Excerpt provided Block Start

In his speech, Charles Li looked back on the “three major themes” at the beginning of China’s reform and opening-up program: transit trade, introduction of direct investment and development of capital market. He pointed out that transit trade created “the first bucket of gold” for China’s economic development; foreign direct investment contributed to China’s standing as “the world’s factory”; and the development of capital market fostered a large number of giant corporations with globally leading market capitalization size.

Li believed that the three major themes throughout the three decades of reform and opening up have one common feature, i.e.“Money goes to China”;And Hong Kong has, in the past three decades, fitly played its role as China’s “preferred offshore financing center” and contributed to the “win-win relationship” between Mainland China and Hong Kong. Yet in the next 30 years, China, already the world’s second-largest economy, will be confronted with another distinctly different challenge: a massive transformation from a capital-importing country to a capital-exporting country.

“In order for China’s capital market to become a truly international marketplace, China must adhere to the opening-up policy. Opening-up means both bringing in and going global.” said Charles Li. The essence of both Shanghai-Hong Kong Stock Connect and Shenzhen-Hong Kong Stock Connect mechanism is to address such a “simple question”: How to “bring in” and “go global”? Li believed the key problem is that China’s capital market and the international capital market cannot achieve real “institutional integration” in the foreseeable future, as a result of their differences in development paths, cultural backgrounds and market structures.

Excerpt provided Block End
The data Block Start

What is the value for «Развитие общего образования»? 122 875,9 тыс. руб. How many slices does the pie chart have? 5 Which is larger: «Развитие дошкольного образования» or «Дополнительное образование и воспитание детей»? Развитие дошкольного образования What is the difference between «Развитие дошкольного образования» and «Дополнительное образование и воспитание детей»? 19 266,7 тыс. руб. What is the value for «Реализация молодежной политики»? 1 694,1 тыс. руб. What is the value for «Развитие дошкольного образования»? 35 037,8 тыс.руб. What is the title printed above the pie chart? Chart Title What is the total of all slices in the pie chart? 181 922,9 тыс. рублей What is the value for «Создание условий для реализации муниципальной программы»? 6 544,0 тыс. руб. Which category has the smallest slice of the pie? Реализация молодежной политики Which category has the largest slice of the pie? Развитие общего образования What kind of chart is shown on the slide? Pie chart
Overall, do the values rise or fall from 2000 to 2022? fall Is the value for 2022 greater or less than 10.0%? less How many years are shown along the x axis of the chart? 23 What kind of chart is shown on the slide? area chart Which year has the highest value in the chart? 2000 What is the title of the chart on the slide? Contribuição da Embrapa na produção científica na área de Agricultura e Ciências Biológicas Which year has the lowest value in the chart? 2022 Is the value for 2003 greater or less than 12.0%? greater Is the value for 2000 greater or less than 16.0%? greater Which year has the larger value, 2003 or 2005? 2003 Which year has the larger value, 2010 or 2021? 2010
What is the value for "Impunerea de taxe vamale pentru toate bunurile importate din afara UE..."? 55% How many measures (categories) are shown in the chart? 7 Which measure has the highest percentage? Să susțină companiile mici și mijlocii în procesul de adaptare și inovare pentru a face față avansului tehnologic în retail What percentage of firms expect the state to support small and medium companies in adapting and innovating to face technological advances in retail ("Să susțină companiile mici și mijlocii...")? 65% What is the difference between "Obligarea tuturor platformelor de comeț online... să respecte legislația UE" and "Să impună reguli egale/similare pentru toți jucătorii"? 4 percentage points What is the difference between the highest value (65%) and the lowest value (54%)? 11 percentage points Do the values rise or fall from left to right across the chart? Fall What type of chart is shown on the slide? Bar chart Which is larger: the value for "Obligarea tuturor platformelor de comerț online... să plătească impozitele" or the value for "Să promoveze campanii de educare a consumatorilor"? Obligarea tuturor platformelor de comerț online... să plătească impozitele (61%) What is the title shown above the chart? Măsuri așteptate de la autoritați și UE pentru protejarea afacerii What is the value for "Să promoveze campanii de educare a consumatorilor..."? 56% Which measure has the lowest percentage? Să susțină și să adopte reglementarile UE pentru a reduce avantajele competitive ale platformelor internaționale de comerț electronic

The data Block End

• [What you should do]: Please quote the part of the Charles Li excerpt that opens with the words containing "In his speech, Charles" and closes with "market capitalization size.". Use only the speech excerpt about Charles Li, not the lines.

• [Reply to the exercise]:
In his speech, Charles Li looked back on the “three major themes” at the beginning of China’s reform and opening-up program: transit trade, introduction of direct investment and development of capital market. He pointed out that transit trade created “the first bucket of gold” for China’s economic development; foreign direct investment contributed to China’s standing as “the world’s factory”; and the development of capital market fostered a large number of giant corporations with globally leading market capitalization size.